0

PROBLEM

I'm trying to make a macro which allows me to enter in a reference numeral (e.g., 102) and have the entire document be scanned for instances of that reference numeral. I want the code to identify 2-word strings which immediately precede each instance of that reference numeral, and I want the most commonly appearing 2-word string (i.e., the mode of all the 2-word strings preceding the reference numeral) to be returned/output.
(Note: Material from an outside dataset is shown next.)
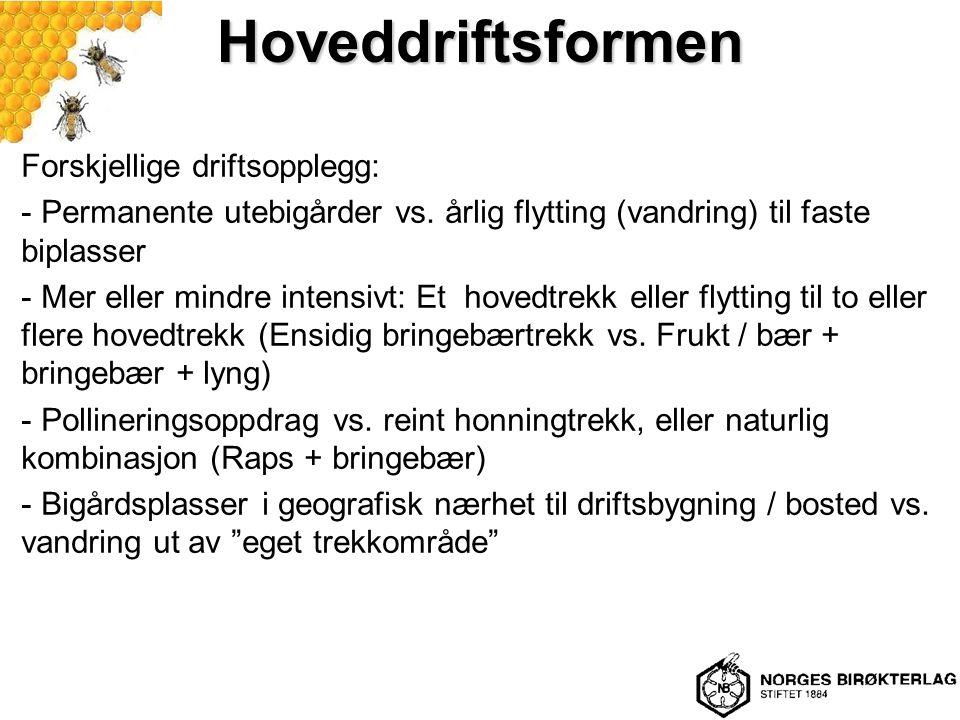 Hoveddriftsformen Forskjellige driftsopplegg: - Permanente utebigårder vs.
This way, if "black sheep 106" is repeatedly referenced in the document, entering "106" will return "black sheep". Choosing the modal 2-word string just accounts for any discrepancies or inconsistencies in naming used throughout the document, e.g., sometimes "sheep 106, which is black" might be used in the doc, or the wrong reference numeral used in error, etc.

My code does not work, though:

Sub FindFeature()
Dim refNum As String
Dim doc As Document
Dim rng As Range
Dim wordArray() As String
Dim wordDict As Object
Dim maxCount As Long
Dim commonString As String
Dim i As Long

' Set the reference numeral (e.g., "102")
refNum = InputBox("Enter the reference numeral:")

' Initialize dictionary to store word frequencies
Set wordDict = CreateObject("Scripting.Dictionary")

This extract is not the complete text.